Question

If the speed of a particle is doubled, what happens to its kinetic energy?
A. It becomes four times larger.
B. It becomes two times larger.
C. It becomes $\sqrt 2 $ times larger
D. It becomes unchanged
E. It becomes half as large

Answer 1

Hint:The kinetic energy of an item is the energy it has owing to its motion in physics. It is the amount of effort required to propel a body of a given mass from rest to a certain velocity. The body retains its kinetic energy after gaining it during acceleration unless its speed changes. When the body decelerates from its current speed to a condition of rest, it does the same amount of effort.

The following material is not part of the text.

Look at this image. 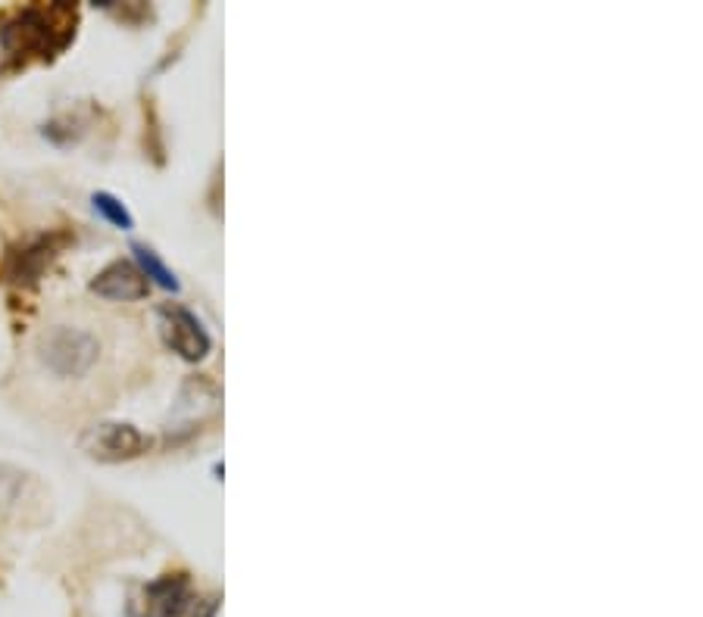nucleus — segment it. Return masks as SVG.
<instances>
[{"label":"nucleus","instance_id":"2","mask_svg":"<svg viewBox=\"0 0 703 617\" xmlns=\"http://www.w3.org/2000/svg\"><path fill=\"white\" fill-rule=\"evenodd\" d=\"M35 359L48 375L60 380H79L94 372V365L101 359V341L89 327L60 322L38 334Z\"/></svg>","mask_w":703,"mask_h":617},{"label":"nucleus","instance_id":"4","mask_svg":"<svg viewBox=\"0 0 703 617\" xmlns=\"http://www.w3.org/2000/svg\"><path fill=\"white\" fill-rule=\"evenodd\" d=\"M82 446L85 452L101 459V462H123V459H135L141 456L151 440L141 433L135 425H123V421H106V425H97L91 428L85 437H82Z\"/></svg>","mask_w":703,"mask_h":617},{"label":"nucleus","instance_id":"1","mask_svg":"<svg viewBox=\"0 0 703 617\" xmlns=\"http://www.w3.org/2000/svg\"><path fill=\"white\" fill-rule=\"evenodd\" d=\"M79 10L70 3L25 7L0 25V48L13 60H51L75 38Z\"/></svg>","mask_w":703,"mask_h":617},{"label":"nucleus","instance_id":"9","mask_svg":"<svg viewBox=\"0 0 703 617\" xmlns=\"http://www.w3.org/2000/svg\"><path fill=\"white\" fill-rule=\"evenodd\" d=\"M22 496H25V474L10 464H0V514L17 509Z\"/></svg>","mask_w":703,"mask_h":617},{"label":"nucleus","instance_id":"10","mask_svg":"<svg viewBox=\"0 0 703 617\" xmlns=\"http://www.w3.org/2000/svg\"><path fill=\"white\" fill-rule=\"evenodd\" d=\"M91 203H94V209H97L110 224H116V228H123V231H132V228H135L132 212H128L123 200H116L113 194L101 190V194H94V197H91Z\"/></svg>","mask_w":703,"mask_h":617},{"label":"nucleus","instance_id":"6","mask_svg":"<svg viewBox=\"0 0 703 617\" xmlns=\"http://www.w3.org/2000/svg\"><path fill=\"white\" fill-rule=\"evenodd\" d=\"M188 581L182 574H166L163 581L151 583L141 602L132 608V617H178L188 608Z\"/></svg>","mask_w":703,"mask_h":617},{"label":"nucleus","instance_id":"7","mask_svg":"<svg viewBox=\"0 0 703 617\" xmlns=\"http://www.w3.org/2000/svg\"><path fill=\"white\" fill-rule=\"evenodd\" d=\"M132 253H135V265H138L141 274H144L147 281H154L157 287H163V291H173V293L182 291L178 278L163 265V259L157 257V250H151L147 243H132Z\"/></svg>","mask_w":703,"mask_h":617},{"label":"nucleus","instance_id":"5","mask_svg":"<svg viewBox=\"0 0 703 617\" xmlns=\"http://www.w3.org/2000/svg\"><path fill=\"white\" fill-rule=\"evenodd\" d=\"M91 293L104 296V300H120V303H132V300H144L151 293V281L141 274V269L128 259H116L110 262L104 272L91 281Z\"/></svg>","mask_w":703,"mask_h":617},{"label":"nucleus","instance_id":"11","mask_svg":"<svg viewBox=\"0 0 703 617\" xmlns=\"http://www.w3.org/2000/svg\"><path fill=\"white\" fill-rule=\"evenodd\" d=\"M213 615H216V605H213V602H210V605L204 608V615H200V617H213Z\"/></svg>","mask_w":703,"mask_h":617},{"label":"nucleus","instance_id":"3","mask_svg":"<svg viewBox=\"0 0 703 617\" xmlns=\"http://www.w3.org/2000/svg\"><path fill=\"white\" fill-rule=\"evenodd\" d=\"M159 318V334L166 346L178 353L185 362H200L210 353V334L207 327L200 325V318L194 315L192 308L178 306V303H166L157 308Z\"/></svg>","mask_w":703,"mask_h":617},{"label":"nucleus","instance_id":"8","mask_svg":"<svg viewBox=\"0 0 703 617\" xmlns=\"http://www.w3.org/2000/svg\"><path fill=\"white\" fill-rule=\"evenodd\" d=\"M53 259V243L51 240H35L32 247H25V253H17L13 257V265H10V274L13 281H35L41 269Z\"/></svg>","mask_w":703,"mask_h":617}]
</instances>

Complete step by step answer:
The kinetic energy of a point object (an item so tiny that its mass may be considered to exist at one place) or a non-rotating rigid body is determined by its mass as well as its speed in classical mechanics. The kinetic energy is equal to half of the product of mass and speed squared. In formula form: where m is the mass of the body and v is its speed (or velocity).Mass is measured in kilogrammes, speed in metres per second, and kinetic energy is measured in joules in SI units.
\[{E_{\text{k}}} = \dfrac{1}{2}m{v^2}\]

As a result, kinetic energy is proportional to the mass of the item and the square of the body's speed.If the particle's speed is twice, the kinetic energy is multiplied by four.
${\text{K}}{{\text{E}}_1} = \dfrac{1}{2}{\text{mv}}_1^2$
$\Rightarrow {\text{K}}{{\text{E}}_2} = \dfrac{1}{2}{\text{m}}{{\text{v}}_2}^2$
Where ${{\text{v}}_2} = 2{{\text{v}}_1}$. Substituting the value of ${v_2}$ in the formula,
${\text{K}}{{\text{E}}_2} = \dfrac{1}{2}\;{\text{m}}{\left( {2{{\text{v}}_1}} \right)^2}$
$\Rightarrow {\text{K}}{{\text{E}}_2} = \dfrac{1}{2}\left( {4{\text{mv}}_1^2} \right)$
$\therefore {\text{K}}{{\text{E}}_2} = 4{\text{K}}{{\text{E}}_1}$

Hence option A is correct.

Note:Because kinetic energy is proportional to the square of speed, an item that doubles its speed has four times the kinetic energy. For example, assuming constant braking power, a car going twice as fast as another takes four times the distance to stop. As a result of this quadrupling, doubling the speed requires four times the effort.